NS3-4A OF HEPATITIS-C VIRUS IS A CHYMOTRYPSIN-LIKE PROTEASE

The polyprotein encoded by a single open reading frame of hepatitis C virus (HCV) is processed by host- and virus-encoded proteases. The viral protease NS3 is responsible for the cleavage of at least four sites (NS3/4A, NS4A/4B, NS4B/5A, and NS5A/5B junctions) in the nonstructural protein region. To characterize the protease function of NS3 and NS4 on various target sites, efficient cis- and trans-cleavage assay systems were developed by using in vitro transcription and translation. Deletion of the C-terminal two-thirds from NS3 in an NS3-NS4A-4B polypeptide (NS3 Delta C-4A-4B) hampered cleavage of the NS3/4A junction but not that of the NS4A/4B junction. As a consequence, expression of NS3 Delta C-4A-4B containing an internal deletion of NS3 results in an NS3 Delta C-4A fusion protein.
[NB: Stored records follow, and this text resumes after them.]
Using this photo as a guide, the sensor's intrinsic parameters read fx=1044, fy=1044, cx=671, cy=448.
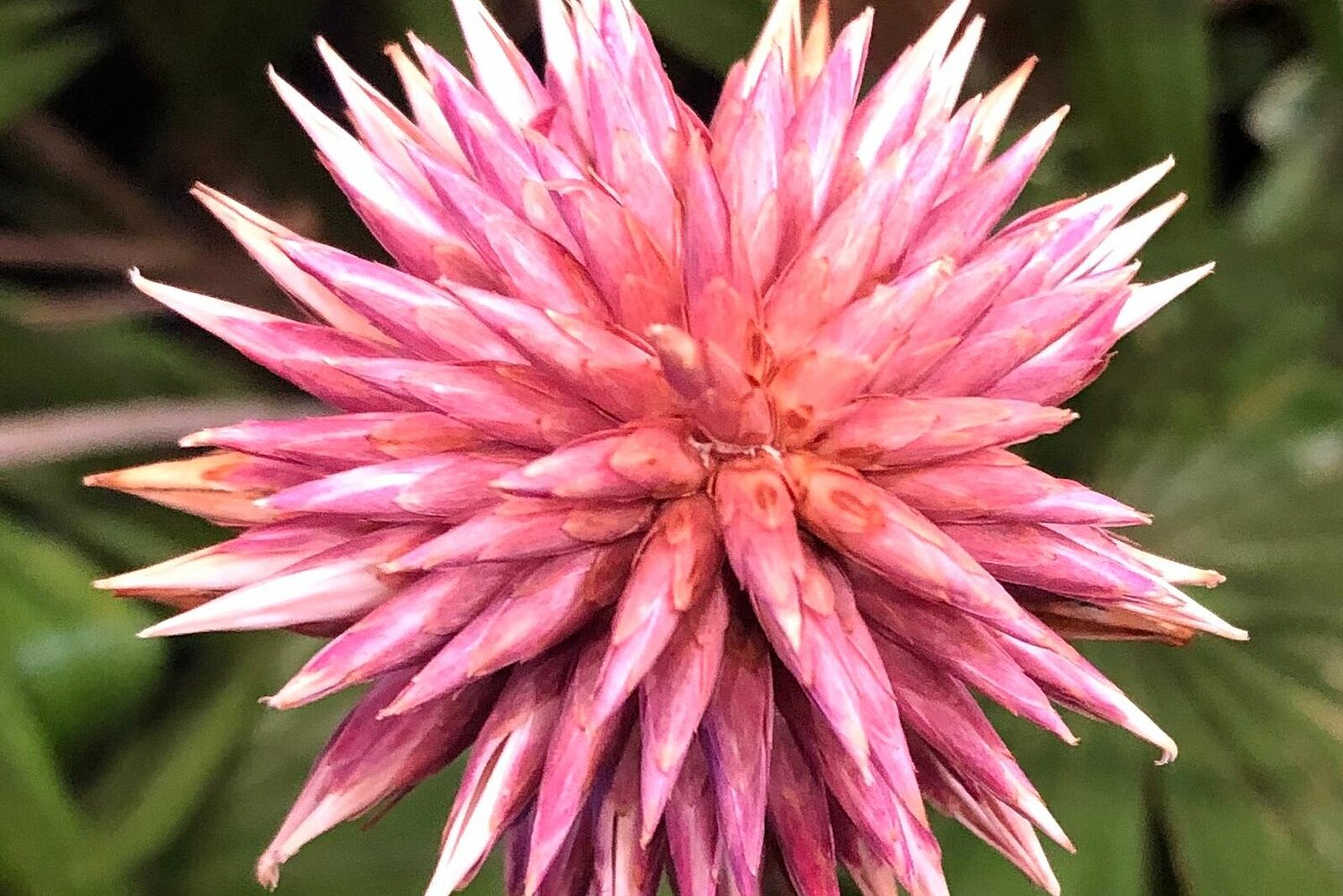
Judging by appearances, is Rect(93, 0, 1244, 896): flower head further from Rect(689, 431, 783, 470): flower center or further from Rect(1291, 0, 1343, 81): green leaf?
Rect(1291, 0, 1343, 81): green leaf

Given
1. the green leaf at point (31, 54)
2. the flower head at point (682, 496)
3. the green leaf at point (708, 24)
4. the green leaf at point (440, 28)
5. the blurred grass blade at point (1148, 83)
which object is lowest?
the flower head at point (682, 496)

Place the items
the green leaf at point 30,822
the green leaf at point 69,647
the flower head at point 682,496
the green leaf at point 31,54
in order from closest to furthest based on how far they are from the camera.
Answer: the flower head at point 682,496
the green leaf at point 30,822
the green leaf at point 69,647
the green leaf at point 31,54

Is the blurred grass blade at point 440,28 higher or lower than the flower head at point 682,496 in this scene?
higher

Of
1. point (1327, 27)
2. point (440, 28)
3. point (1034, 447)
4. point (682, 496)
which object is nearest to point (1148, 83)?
point (1327, 27)

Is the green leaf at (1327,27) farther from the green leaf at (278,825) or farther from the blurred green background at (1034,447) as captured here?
the green leaf at (278,825)

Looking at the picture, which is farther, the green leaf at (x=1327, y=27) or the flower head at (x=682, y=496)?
the green leaf at (x=1327, y=27)

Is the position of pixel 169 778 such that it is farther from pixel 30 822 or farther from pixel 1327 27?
pixel 1327 27

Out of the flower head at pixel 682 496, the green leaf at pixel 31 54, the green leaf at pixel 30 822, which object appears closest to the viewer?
the flower head at pixel 682 496

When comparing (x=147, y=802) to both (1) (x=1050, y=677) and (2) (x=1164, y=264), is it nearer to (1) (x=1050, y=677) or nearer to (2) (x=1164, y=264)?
(1) (x=1050, y=677)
NS3 Delta C-4A shows very efficient and specific trans-cleavage activity at NS4A/4B, NS4B/5A, and NS5A/5B junctions. In addition, the biochemical properties of HCV NS3 Delta C-4A were further elucidated by adding known protease inhibitors in trans-cleavage reactions. The HCV protease NS3-4A is inhibited by chymotrypsin-specific inhibitors N-tosyl-L-phenylalanine chloromethyl ketone (TPCK), chymostatin, and Pefabloc SC but not by trypsin-like protease inhibitors antipain, leupeptin, and N-alpha-p-tosyl-L-lysine chloromethyl ketone (TLCK) or by the protease inhibitors E-64, bestatin, pepstatin, and phosphoramidon. This finding strongly suggests that HCV protease NS3-4A is a chymotrypsin-like serine protease.